FRAGMENTO.
----------

Ayer me entró el virus
en casa, pero no el coronavirus. Otro. Y cuando salió tenía 55 euros menos.
Creo que debo
explicarme. Veréis, estaba sentado allí, donde todo se decide, cuando oí o
sentí, no sé muy bien, como una corriente de agua justo debajo de mis perendengues.
¡Puta madre que la parió! Tengo que llamar a un lampista, ¡ya! Como es natural,
llamé. Esas cosas no conviene retrasarlas, porque una de dos: o te pasas el día
abriendo y cerrando el agua o prepárate
a pedir una hipoteca cuando te llegue el
recibo del agua. Así que, como si hay más alternativas las desconozco,
llamé al fontanero. Económico, proclama
su tarjeta. ¡Y un huevo!, matizo yo. El caso es que vino al día
siguiente. Puntual, para llevar la contraria. Dijo que vendría a las 9 de la
mañana y a las 9 de la mañana llegó. ¡Debe tener un Trolex de esos! Pasa esto,
señor económico. O.K, me respondió el lampista críptico. El asunto le llevó 7
minutos. Siete. Y la dolorosa, en B por supuesto, 55 euros de vellón. Echad cuentas.

----------

INFORMACIÓN EXTRAÍDA.
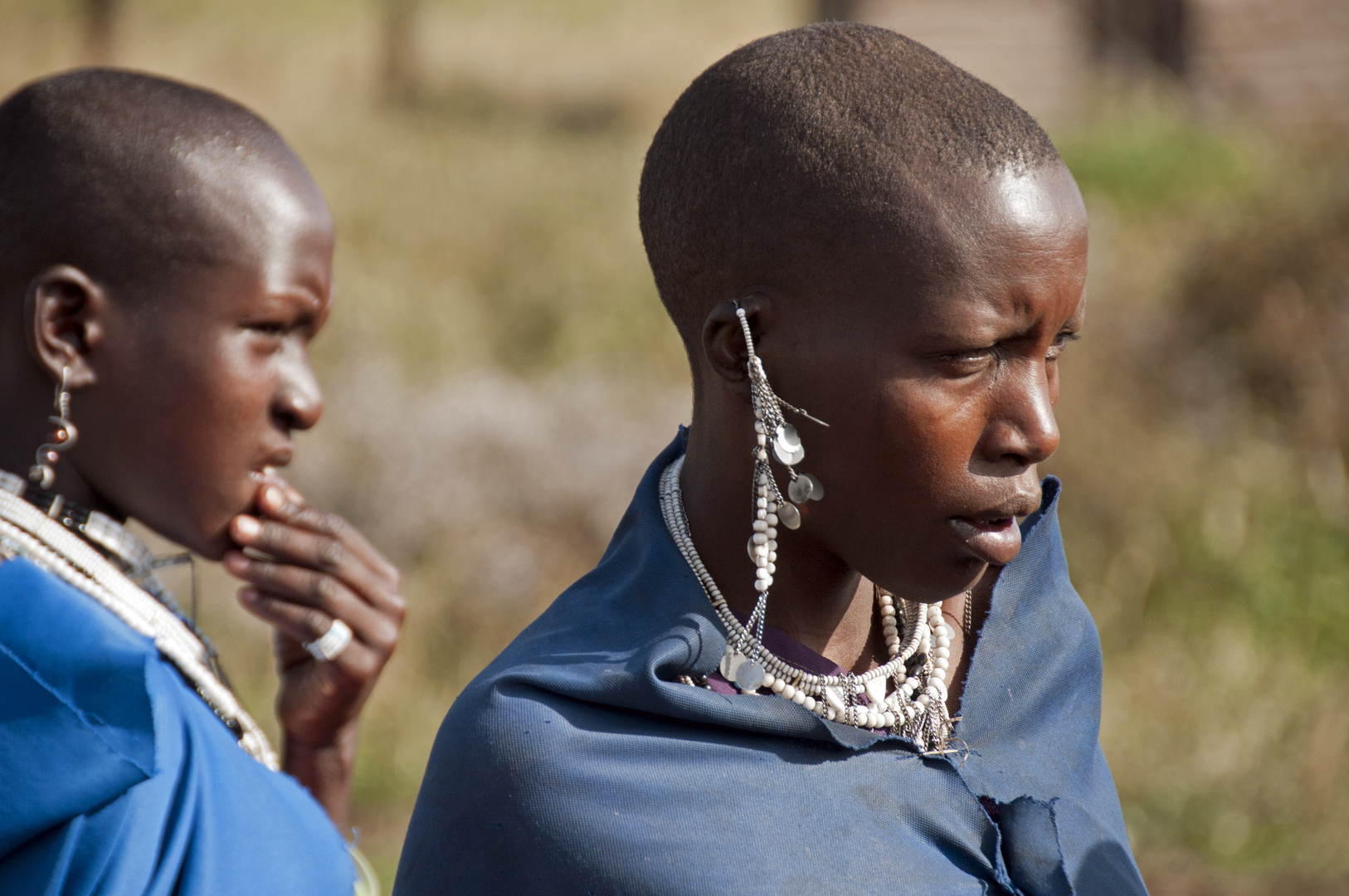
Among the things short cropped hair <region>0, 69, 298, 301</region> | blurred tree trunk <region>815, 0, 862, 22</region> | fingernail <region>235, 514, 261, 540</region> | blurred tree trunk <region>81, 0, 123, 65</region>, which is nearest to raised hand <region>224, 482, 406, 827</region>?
fingernail <region>235, 514, 261, 540</region>

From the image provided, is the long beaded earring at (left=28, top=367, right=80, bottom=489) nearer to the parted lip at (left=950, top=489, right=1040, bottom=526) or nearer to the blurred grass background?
the parted lip at (left=950, top=489, right=1040, bottom=526)

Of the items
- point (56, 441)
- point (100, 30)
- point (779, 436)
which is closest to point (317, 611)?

----------

INSTRUCCIONES.
1. Edita el texto sobre el fontanero desde "Ayer me entró" hasta "de mis perendengues." y sustituye "coronavirus" por "resfriado".
2. Según el texto sobre el fontanero, ¿cuánto tiempo le llevó al lampista el arreglo?

RESPUESTAS ESPERADAS.
1.
Ayer me entró el virus
en casa, pero no el resfriado. Otro. Y cuando salió tenía 55 euros menos.
Creo que debo
explicarme. Veréis, estaba sentado allí, donde todo se decide, cuando oí o
sentí, no sé muy bien, como una corriente de agua justo debajo de mis perendengues.

2. Le llevó siete minutos.